(Supplied passage)
+ + +

Grimestone's histories were used for source material by several well-known seventeenth-century playwrights. The General History of Spain (1612) was likely the source for Philip Massinger's Believe as You List, and A General Inventory of the History of France (1607) was the primary source for George Chapman's Bussy D'Ambois, The Revenge of Bussy D'Ambois, and The Conspiracy and Tragedy of Charles, Duke of Byron.

Grimestone also published The Honest Man, or The Art to Please in Court (1632), a translation of a French courtly conduct manual by Nicolas Faret, L’Honneste Homme. Ov l’Art de plaire a la court (1630). The Honest Man offers advice to the would-be courtier or gentleman along the lines of Baldassare Castiglione's The Book of the Courtier (Il libro del Cortegiano, 1528). Grimestone dedicated the book to Richard Hubert, the courtier and groom porter to Charles I of England.

==Works/translations==
- A True History of the Memorable Siege of Ostend from anonymous French original (1604)
- The naturall and morall historie of the East and West Indies by José de Acosta (1604)
- A General Inventory of the History of France (1607)
- Admirable and Memorable Histories by Simon Goulart (1607)
- A General History of the Netherlands by Jean-François le Petit (1608, 1609)
- The Low-Country Commonwealth by Jean-François le Petit (1609)
- A General History of France – second edition – (1611)

+ + +

(Extracted material)

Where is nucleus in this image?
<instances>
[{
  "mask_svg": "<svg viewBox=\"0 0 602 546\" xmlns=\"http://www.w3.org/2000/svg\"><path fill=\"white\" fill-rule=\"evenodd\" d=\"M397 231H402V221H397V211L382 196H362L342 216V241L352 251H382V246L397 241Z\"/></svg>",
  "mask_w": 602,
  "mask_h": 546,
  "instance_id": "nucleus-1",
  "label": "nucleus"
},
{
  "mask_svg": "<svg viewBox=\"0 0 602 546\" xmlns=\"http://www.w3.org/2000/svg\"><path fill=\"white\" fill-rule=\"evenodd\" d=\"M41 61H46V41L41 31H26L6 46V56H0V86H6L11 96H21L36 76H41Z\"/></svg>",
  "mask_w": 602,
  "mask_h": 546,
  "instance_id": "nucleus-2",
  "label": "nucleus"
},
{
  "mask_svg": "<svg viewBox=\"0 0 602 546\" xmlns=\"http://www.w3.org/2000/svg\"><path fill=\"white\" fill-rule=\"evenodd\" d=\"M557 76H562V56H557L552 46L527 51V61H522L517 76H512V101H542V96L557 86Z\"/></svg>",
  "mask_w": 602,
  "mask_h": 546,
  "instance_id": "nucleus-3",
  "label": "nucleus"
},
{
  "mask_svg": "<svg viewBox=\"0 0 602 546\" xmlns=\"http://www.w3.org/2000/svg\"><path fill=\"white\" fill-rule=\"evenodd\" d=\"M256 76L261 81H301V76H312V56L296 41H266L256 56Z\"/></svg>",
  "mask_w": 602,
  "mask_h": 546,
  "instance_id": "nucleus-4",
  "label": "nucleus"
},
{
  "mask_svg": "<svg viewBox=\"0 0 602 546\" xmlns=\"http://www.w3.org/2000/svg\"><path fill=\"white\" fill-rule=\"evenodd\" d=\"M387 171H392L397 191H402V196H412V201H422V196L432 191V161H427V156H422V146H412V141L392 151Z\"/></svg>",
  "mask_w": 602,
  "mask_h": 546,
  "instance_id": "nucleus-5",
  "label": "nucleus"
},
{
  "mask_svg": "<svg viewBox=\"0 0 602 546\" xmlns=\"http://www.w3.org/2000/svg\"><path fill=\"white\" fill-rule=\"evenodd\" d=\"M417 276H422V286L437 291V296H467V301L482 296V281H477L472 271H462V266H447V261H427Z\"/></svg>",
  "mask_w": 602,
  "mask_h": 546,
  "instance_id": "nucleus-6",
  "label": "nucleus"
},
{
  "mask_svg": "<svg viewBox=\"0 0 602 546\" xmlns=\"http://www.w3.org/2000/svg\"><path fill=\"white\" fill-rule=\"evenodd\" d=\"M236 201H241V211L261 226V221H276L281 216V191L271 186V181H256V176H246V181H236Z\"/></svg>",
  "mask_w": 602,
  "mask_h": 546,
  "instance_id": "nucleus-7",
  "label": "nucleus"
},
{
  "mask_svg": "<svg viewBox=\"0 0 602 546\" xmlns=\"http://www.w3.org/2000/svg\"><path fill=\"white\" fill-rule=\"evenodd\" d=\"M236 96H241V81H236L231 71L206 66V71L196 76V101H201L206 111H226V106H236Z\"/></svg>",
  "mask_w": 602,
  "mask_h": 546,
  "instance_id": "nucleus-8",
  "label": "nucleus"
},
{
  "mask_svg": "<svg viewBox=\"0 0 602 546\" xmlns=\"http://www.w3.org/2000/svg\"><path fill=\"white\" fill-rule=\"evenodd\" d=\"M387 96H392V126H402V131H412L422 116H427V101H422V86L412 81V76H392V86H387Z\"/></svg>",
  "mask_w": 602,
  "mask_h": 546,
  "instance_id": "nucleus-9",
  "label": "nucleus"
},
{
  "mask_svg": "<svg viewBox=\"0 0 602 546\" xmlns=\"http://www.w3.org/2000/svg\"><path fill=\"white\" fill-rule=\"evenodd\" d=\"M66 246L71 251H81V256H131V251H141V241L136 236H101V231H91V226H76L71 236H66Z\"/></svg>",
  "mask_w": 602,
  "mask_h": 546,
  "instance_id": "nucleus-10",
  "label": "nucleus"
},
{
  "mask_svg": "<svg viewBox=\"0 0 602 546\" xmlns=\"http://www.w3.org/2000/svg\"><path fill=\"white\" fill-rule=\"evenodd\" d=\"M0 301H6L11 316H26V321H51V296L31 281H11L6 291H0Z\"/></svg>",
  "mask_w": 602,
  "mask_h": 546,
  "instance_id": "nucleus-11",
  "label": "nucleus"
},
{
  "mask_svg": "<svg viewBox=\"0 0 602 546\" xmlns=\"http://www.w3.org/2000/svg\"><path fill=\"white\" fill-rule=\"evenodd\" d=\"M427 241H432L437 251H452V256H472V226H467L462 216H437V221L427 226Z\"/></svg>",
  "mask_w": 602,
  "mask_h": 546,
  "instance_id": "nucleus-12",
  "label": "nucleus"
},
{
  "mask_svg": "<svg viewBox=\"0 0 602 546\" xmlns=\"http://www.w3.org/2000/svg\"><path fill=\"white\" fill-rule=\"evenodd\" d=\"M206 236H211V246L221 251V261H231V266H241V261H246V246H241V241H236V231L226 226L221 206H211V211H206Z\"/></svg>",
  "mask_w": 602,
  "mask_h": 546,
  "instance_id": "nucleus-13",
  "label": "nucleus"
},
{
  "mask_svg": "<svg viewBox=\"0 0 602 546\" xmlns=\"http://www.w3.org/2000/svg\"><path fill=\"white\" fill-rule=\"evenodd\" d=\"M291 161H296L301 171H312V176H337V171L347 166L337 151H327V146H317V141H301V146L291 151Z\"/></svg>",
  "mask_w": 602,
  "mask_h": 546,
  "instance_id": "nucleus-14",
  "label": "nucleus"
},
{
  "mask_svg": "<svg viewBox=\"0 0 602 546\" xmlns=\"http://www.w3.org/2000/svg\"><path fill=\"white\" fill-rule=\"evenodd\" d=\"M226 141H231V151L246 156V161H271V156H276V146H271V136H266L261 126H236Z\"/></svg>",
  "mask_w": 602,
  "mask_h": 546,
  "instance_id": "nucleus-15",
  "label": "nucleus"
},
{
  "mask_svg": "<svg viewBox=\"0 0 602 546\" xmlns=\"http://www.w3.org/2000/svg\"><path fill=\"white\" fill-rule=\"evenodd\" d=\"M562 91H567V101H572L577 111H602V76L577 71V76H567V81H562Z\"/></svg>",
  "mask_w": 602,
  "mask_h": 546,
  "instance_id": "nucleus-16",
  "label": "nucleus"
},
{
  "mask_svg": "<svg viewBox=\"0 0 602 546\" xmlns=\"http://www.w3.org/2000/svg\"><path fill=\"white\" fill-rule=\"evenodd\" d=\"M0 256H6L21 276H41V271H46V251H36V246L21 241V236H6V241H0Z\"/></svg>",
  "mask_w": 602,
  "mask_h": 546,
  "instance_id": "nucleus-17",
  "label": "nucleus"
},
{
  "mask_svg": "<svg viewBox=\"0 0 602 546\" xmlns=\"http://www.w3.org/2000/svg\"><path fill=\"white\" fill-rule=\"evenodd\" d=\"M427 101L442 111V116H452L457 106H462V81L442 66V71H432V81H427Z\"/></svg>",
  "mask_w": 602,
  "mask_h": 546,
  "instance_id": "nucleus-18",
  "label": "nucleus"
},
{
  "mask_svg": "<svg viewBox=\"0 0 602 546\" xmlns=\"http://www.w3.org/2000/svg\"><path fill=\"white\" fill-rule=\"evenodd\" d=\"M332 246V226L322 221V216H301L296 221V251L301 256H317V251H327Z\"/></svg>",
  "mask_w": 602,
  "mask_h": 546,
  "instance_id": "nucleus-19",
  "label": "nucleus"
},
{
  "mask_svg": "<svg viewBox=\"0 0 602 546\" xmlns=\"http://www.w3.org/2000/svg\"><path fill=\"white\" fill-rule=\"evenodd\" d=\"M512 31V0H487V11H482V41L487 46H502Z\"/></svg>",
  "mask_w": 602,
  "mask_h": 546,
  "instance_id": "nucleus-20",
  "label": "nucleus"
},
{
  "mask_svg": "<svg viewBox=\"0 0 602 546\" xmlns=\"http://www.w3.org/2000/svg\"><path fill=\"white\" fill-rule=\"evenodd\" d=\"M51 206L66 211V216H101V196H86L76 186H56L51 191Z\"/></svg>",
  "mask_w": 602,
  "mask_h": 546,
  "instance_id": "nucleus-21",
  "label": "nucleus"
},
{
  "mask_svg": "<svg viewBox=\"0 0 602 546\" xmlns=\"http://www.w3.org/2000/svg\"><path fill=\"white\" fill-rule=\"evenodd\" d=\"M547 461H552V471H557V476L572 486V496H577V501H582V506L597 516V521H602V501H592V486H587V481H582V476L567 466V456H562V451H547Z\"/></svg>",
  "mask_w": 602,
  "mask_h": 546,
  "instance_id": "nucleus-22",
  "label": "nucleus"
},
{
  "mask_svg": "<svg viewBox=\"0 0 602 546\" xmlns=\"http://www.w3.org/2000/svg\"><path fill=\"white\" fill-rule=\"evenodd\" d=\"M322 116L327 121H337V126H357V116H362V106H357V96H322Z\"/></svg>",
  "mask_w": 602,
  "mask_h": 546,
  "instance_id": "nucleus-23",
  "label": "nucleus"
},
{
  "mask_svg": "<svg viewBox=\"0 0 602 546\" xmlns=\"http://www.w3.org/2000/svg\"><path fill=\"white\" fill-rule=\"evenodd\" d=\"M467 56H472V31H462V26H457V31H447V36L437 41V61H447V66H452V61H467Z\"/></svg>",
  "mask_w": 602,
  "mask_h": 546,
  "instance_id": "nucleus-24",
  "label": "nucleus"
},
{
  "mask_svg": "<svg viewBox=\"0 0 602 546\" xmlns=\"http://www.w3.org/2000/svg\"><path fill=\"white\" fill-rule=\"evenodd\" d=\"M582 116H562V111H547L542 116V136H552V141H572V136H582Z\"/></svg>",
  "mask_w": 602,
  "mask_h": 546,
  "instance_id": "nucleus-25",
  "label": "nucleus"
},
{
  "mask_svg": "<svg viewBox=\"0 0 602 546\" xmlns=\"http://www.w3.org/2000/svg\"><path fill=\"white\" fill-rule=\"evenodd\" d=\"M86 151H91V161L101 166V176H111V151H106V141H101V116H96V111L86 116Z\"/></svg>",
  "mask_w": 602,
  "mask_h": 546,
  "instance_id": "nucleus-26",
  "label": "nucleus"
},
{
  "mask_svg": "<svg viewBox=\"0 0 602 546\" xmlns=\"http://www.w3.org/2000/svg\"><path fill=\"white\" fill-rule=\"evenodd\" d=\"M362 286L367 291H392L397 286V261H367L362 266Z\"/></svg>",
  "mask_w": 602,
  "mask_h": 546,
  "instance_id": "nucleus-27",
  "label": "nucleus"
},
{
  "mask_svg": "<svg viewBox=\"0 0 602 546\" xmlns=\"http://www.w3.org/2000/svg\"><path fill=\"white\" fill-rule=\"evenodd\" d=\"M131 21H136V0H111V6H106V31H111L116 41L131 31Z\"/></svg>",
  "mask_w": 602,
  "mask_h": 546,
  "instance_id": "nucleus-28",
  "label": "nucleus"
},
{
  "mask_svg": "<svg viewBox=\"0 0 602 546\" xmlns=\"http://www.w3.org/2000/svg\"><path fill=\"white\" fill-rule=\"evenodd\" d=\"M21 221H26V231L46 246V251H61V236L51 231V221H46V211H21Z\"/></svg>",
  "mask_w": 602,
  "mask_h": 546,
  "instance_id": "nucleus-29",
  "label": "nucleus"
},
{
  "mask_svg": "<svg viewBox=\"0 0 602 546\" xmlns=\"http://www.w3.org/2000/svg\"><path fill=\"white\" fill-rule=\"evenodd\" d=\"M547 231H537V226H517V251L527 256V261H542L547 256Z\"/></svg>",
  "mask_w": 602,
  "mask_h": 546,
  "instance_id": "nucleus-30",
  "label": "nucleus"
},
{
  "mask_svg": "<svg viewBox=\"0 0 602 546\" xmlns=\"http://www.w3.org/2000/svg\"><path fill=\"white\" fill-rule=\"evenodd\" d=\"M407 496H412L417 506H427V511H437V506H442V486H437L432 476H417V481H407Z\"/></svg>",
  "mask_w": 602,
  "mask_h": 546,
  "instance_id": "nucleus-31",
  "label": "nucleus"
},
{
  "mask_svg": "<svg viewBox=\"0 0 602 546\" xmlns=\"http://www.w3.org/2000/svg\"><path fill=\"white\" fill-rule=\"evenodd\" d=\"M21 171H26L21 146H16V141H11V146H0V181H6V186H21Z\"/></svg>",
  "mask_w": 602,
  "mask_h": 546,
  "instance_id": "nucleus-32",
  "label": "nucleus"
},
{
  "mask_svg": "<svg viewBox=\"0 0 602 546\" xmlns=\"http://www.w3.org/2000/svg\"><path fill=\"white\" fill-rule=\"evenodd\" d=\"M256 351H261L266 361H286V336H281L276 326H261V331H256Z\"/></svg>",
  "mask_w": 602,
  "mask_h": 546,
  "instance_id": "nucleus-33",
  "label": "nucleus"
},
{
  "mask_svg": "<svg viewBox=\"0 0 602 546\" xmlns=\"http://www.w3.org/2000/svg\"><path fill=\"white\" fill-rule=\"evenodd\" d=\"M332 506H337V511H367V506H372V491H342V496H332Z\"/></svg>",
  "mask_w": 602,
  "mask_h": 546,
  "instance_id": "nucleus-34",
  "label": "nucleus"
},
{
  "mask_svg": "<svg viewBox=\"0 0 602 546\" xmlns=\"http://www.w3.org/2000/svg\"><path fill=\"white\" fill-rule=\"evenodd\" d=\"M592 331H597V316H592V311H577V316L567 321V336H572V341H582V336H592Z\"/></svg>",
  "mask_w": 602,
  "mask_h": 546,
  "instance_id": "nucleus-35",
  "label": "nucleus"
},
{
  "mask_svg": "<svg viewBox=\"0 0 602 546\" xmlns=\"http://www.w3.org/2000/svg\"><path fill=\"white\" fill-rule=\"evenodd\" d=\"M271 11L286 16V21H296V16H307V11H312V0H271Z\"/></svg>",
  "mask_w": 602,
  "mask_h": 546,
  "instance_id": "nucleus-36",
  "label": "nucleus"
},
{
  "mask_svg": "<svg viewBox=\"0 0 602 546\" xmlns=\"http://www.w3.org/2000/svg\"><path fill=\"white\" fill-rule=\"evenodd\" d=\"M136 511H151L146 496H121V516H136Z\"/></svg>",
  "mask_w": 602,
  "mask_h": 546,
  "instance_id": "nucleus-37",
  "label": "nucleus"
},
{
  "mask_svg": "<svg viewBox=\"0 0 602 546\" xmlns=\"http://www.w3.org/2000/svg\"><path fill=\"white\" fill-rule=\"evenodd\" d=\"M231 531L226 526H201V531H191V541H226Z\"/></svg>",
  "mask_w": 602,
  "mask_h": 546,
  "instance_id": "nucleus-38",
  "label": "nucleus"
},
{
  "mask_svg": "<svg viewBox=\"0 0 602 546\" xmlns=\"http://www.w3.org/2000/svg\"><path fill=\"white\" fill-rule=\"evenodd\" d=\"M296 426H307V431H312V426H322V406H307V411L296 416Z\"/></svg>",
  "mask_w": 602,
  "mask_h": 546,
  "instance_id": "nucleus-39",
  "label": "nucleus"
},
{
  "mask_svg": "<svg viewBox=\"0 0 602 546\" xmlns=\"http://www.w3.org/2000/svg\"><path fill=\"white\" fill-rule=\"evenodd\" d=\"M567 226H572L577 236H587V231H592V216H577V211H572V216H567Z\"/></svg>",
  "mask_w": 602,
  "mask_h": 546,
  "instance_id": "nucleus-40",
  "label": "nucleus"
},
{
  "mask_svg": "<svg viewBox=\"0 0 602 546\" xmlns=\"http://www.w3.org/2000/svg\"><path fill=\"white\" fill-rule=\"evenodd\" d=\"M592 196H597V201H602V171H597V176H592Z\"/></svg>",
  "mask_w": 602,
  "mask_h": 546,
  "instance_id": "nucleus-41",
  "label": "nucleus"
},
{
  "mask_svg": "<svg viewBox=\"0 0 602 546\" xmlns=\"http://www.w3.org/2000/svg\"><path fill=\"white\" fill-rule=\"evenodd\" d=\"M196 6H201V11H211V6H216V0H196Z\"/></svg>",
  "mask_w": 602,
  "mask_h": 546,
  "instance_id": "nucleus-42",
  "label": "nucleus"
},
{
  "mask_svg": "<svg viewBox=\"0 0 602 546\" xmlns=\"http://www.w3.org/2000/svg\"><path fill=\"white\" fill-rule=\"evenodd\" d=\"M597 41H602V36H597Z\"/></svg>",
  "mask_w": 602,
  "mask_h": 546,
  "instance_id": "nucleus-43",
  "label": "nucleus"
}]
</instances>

+ + +

(Exercise instructions) Resume the text on Grimestone's translations after its final line, the 1611 second edition of A General History of France.

(Output for this exercise)
- The Heroic Life and Deplorable Death of the Most Christian King Henry the Fourth by Pierre Mathieu (1611)
- The General History of Spain by Louis de Mayerne Turquet (1612)
- The History of Louis [Lewis by Pierre Mathieu (1614)
- The Estates, Empires, and Principalities of the World by Pierre d'Avity (1615)
- A Table of Humane Passions by Nicolas Coeffeteau (1621)
- The Imperial History from the First Foundation of the Roman Monarchy to this Present Time by Pedro Mexia (1623)
- A General History of France – third edition – (1624)
- A General History of the Netherlands – second edition – (1627)
- The Honest Man, or The Art to Please in Court by Nicolas Faret (1632)
- The Counsellor of Estate, containing the Greatest and Most Remarkable Considerations serving for the Managing of Public Affairs by Philippe de Béthume (1634)
- The History of Polybius the Megalopolitan by Louis Maigret (1634)
- The History of the Imperial Estate of the Grand Seigneurs by Michel Baudier (1635)
- The History of the Court of the King of China by Michel Baudier (1635)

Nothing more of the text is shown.